◆ EXERCISE INSTRUCTIONS
Duplicate the data word for word, starting from its beginning and stopping after the line that contains "rusty metal panel [344, 476, 432, 508]". Leave the pictures out of your copy.

**** DATASET EXCERPTS

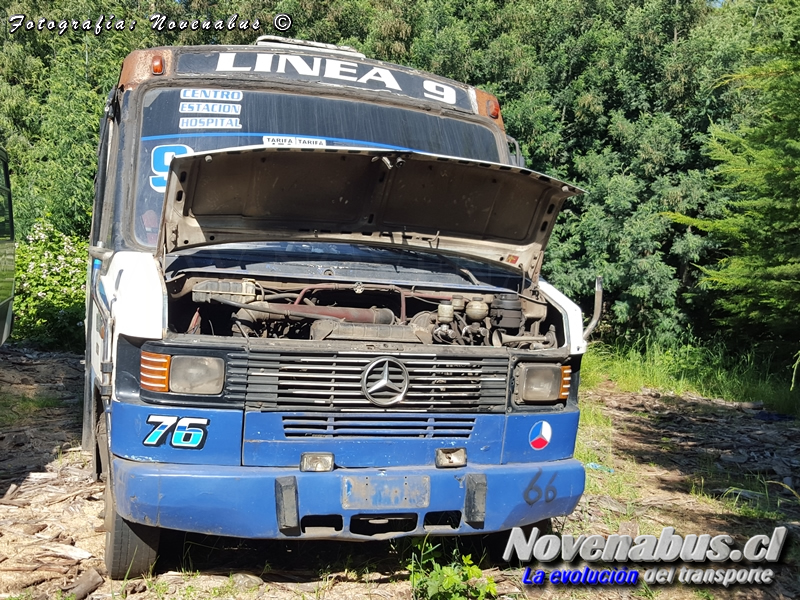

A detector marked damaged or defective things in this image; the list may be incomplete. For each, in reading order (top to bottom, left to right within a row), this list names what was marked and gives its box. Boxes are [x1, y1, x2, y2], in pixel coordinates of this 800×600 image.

rusty metal panel [344, 476, 432, 508]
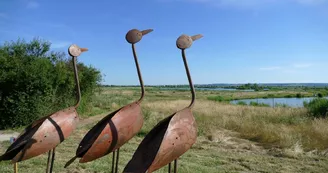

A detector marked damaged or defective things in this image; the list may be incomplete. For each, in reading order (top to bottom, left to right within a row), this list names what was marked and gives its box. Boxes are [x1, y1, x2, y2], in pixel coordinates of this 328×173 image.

rusty metal bird sculpture [0, 44, 88, 172]
rusty metal bird sculpture [64, 28, 153, 173]
rusty metal bird sculpture [123, 33, 202, 173]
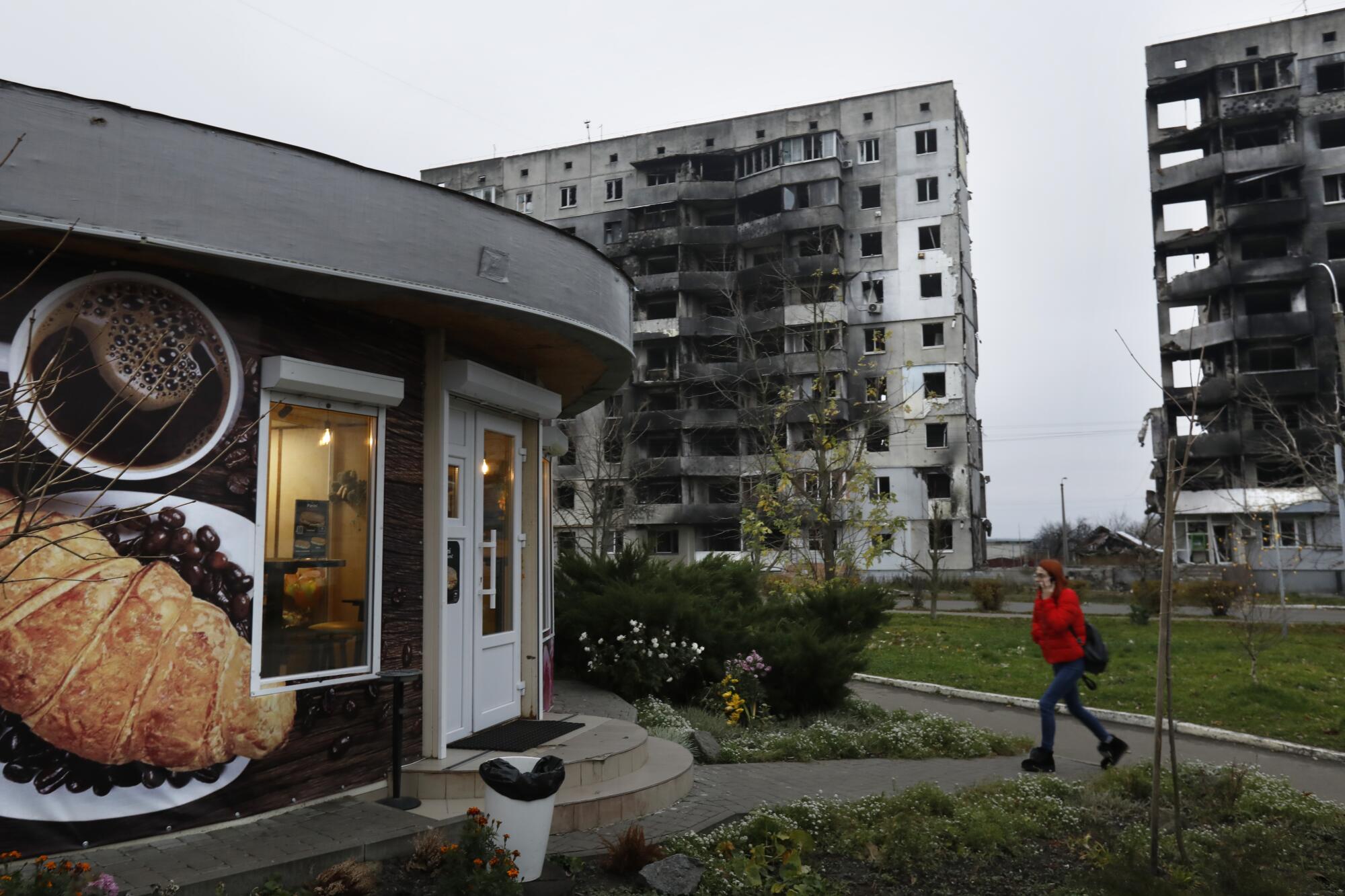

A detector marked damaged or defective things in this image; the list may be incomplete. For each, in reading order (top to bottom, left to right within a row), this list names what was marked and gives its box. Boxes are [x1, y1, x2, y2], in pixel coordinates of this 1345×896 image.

********

◆ RESPONSE
A detector marked damaged or defective things in this image; the list may be incomplete. For each, in reading order (top to bottom, left to right within a row), this list names what was marked and gives its box. Boxes are [x1, y1, x2, y2], in pixel coordinates of this 800×600 image.

rusty metal panel [344, 476, 432, 508]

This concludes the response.